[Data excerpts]
==================================================
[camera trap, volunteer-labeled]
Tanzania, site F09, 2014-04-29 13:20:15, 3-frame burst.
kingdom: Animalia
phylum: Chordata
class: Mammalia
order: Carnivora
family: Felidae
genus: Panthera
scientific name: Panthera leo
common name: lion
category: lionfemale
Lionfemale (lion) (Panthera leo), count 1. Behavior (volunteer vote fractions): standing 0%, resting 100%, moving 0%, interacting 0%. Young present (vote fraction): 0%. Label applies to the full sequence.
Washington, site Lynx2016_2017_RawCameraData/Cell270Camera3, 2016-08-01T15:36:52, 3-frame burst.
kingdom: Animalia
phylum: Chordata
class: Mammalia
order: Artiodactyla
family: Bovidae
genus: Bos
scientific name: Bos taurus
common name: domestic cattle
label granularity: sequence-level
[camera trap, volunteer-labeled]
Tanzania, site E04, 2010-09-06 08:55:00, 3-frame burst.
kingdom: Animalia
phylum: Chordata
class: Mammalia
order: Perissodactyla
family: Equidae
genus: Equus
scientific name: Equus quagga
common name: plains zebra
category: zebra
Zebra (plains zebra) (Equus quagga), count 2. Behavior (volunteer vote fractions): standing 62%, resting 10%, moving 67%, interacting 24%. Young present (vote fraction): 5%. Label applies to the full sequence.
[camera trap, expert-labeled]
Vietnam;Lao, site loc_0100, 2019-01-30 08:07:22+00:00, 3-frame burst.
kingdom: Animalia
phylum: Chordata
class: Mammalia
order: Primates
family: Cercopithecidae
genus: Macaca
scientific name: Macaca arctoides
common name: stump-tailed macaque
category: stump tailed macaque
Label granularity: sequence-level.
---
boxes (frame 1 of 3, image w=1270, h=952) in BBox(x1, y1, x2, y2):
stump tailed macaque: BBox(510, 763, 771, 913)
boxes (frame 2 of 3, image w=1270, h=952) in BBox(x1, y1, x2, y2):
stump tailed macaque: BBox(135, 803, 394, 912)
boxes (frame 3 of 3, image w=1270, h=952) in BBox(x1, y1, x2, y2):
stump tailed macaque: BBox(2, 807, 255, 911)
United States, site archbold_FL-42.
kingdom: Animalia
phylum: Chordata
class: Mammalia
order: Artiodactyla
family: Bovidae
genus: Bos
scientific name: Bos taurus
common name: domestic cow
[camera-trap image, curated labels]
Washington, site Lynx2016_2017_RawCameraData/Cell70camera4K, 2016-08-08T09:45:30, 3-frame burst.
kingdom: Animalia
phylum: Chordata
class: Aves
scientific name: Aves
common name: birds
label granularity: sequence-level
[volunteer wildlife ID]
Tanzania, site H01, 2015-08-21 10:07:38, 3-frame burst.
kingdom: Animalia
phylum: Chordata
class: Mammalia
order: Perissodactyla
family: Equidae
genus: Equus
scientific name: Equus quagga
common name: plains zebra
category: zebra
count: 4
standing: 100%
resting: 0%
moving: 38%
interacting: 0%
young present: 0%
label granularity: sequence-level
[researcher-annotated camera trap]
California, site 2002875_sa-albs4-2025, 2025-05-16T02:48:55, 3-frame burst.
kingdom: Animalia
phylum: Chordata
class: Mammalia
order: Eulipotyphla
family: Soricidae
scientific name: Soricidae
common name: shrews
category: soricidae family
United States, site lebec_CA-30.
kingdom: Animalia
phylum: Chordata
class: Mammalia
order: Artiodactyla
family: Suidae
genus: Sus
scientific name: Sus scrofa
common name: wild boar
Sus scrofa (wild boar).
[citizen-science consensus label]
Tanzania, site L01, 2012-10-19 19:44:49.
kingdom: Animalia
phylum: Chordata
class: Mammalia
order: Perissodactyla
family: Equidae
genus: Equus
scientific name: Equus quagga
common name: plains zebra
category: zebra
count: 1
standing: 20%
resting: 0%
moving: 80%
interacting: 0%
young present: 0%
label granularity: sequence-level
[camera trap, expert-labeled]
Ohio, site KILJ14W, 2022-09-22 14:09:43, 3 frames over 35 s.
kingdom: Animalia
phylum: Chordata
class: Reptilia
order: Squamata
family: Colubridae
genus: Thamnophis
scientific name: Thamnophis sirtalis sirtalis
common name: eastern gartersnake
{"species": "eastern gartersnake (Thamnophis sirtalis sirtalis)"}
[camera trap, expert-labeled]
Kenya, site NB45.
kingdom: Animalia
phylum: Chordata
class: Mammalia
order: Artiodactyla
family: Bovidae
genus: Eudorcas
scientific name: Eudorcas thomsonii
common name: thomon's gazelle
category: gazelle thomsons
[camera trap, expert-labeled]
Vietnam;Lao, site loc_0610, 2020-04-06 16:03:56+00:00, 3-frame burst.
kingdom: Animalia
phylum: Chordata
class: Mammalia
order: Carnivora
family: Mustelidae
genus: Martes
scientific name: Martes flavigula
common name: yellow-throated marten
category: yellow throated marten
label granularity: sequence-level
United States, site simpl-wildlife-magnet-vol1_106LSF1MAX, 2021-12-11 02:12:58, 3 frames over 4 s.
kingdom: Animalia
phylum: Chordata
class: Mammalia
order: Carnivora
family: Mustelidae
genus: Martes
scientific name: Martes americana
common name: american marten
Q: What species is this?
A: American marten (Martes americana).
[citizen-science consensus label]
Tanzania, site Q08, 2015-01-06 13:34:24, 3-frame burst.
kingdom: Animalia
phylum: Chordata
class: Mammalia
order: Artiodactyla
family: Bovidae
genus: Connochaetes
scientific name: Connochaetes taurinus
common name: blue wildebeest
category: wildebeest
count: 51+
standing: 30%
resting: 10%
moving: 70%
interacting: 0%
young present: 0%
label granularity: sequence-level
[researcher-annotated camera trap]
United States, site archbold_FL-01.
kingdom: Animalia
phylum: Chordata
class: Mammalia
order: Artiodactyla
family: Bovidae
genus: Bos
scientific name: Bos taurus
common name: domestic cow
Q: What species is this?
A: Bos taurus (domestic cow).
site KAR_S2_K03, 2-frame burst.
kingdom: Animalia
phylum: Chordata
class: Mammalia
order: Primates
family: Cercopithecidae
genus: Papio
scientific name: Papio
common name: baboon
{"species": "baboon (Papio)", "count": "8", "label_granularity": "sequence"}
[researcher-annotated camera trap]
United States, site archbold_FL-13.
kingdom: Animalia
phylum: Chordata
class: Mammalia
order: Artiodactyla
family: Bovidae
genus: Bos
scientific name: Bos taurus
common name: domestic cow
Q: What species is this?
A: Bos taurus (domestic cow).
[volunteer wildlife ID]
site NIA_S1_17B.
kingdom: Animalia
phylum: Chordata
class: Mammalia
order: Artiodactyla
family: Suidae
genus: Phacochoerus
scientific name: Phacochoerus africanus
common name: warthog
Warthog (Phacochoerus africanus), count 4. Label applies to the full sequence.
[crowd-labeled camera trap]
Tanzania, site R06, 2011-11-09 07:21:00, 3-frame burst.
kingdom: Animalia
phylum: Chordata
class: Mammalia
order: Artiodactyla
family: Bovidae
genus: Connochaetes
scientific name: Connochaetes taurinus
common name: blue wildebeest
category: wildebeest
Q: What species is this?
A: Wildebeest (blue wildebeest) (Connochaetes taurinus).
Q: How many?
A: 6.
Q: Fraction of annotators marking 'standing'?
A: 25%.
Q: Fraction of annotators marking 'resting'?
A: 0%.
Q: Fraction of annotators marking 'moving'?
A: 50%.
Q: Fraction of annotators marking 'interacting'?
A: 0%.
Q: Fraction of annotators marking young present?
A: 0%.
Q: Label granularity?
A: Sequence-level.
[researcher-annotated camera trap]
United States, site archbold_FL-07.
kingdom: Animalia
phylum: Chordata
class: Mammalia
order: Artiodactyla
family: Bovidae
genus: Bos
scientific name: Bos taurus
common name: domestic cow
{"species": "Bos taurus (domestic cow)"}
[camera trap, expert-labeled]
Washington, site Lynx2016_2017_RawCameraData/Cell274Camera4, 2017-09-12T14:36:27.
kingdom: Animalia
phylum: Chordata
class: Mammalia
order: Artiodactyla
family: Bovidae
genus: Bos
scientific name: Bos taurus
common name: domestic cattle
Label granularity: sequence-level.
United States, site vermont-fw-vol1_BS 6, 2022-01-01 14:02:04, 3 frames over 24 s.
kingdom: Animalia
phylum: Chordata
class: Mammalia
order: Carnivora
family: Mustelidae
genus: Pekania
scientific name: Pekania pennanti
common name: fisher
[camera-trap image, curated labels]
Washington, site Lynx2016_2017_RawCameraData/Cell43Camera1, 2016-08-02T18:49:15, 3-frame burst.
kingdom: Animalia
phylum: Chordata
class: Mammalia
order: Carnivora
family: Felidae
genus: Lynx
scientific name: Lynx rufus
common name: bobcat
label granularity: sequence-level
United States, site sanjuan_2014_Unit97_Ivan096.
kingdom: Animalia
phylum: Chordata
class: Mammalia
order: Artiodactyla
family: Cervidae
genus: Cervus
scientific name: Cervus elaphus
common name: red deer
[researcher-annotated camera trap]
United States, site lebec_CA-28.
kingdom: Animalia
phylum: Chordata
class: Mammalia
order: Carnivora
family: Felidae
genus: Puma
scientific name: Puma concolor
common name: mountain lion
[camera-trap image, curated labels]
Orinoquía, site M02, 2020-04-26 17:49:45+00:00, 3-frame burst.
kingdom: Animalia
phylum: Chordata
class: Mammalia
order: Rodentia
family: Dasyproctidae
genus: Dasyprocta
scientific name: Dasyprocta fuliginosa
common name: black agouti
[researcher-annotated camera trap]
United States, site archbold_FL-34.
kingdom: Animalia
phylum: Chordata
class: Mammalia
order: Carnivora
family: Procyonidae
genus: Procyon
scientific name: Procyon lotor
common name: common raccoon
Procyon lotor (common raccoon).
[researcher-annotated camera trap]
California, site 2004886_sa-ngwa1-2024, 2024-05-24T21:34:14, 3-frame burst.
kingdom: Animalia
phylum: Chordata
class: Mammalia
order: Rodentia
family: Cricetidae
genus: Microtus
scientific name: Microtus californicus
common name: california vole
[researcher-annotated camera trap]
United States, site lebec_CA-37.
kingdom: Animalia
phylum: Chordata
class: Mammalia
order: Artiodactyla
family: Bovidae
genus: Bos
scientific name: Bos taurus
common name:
==================================================
### [Your instructions]
Transcribe exactly, and only, the lines from the opening line of the records through the line containing "scientific name: Macaca arctoides".

### [Exercise response]
[camera trap, volunteer-labeled]
Tanzania, site F09, 2014-04-29 13:20:15, 3-frame burst.
kingdom: Animalia
phylum: Chordata
class: Mammalia
order: Carnivora
family: Felidae
genus: Panthera
scientific name: Panthera leo
common name: lion
category: lionfemale
Lionfemale (lion) (Panthera leo), count 1. Behavior (volunteer vote fractions): standing 0%, resting 100%, moving 0%, interacting 0%. Young present (vote fraction): 0%. Label applies to the full sequence.
Washington, site Lynx2016_2017_RawCameraData/Cell270Camera3, 2016-08-01T15:36:52, 3-frame burst.
kingdom: Animalia
phylum: Chordata
class: Mammalia
order: Artiodactyla
family: Bovidae
genus: Bos
scientific name: Bos taurus
common name: domestic cattle
label granularity: sequence-level
[camera trap, volunteer-labeled]
Tanzania, site E04, 2010-09-06 08:55:00, 3-frame burst.
kingdom: Animalia
phylum: Chordata
class: Mammalia
order: Perissodactyla
family: Equidae
genus: Equus
scientific name: Equus quagga
common name: plains zebra
category: zebra
Zebra (plains zebra) (Equus quagga), count 2. Behavior (volunteer vote fractions): standing 62%, resting 10%, moving 67%, interacting 24%. Young present (vote fraction): 5%. Label applies to the full sequence.
[camera trap, expert-labeled]
Vietnam;Lao, site loc_0100, 2019-01-30 08:07:22+00:00, 3-frame burst.
kingdom: Animalia
phylum: Chordata
class: Mammalia
order: Primates
family: Cercopithecidae
genus: Macaca
scientific name: Macaca arctoides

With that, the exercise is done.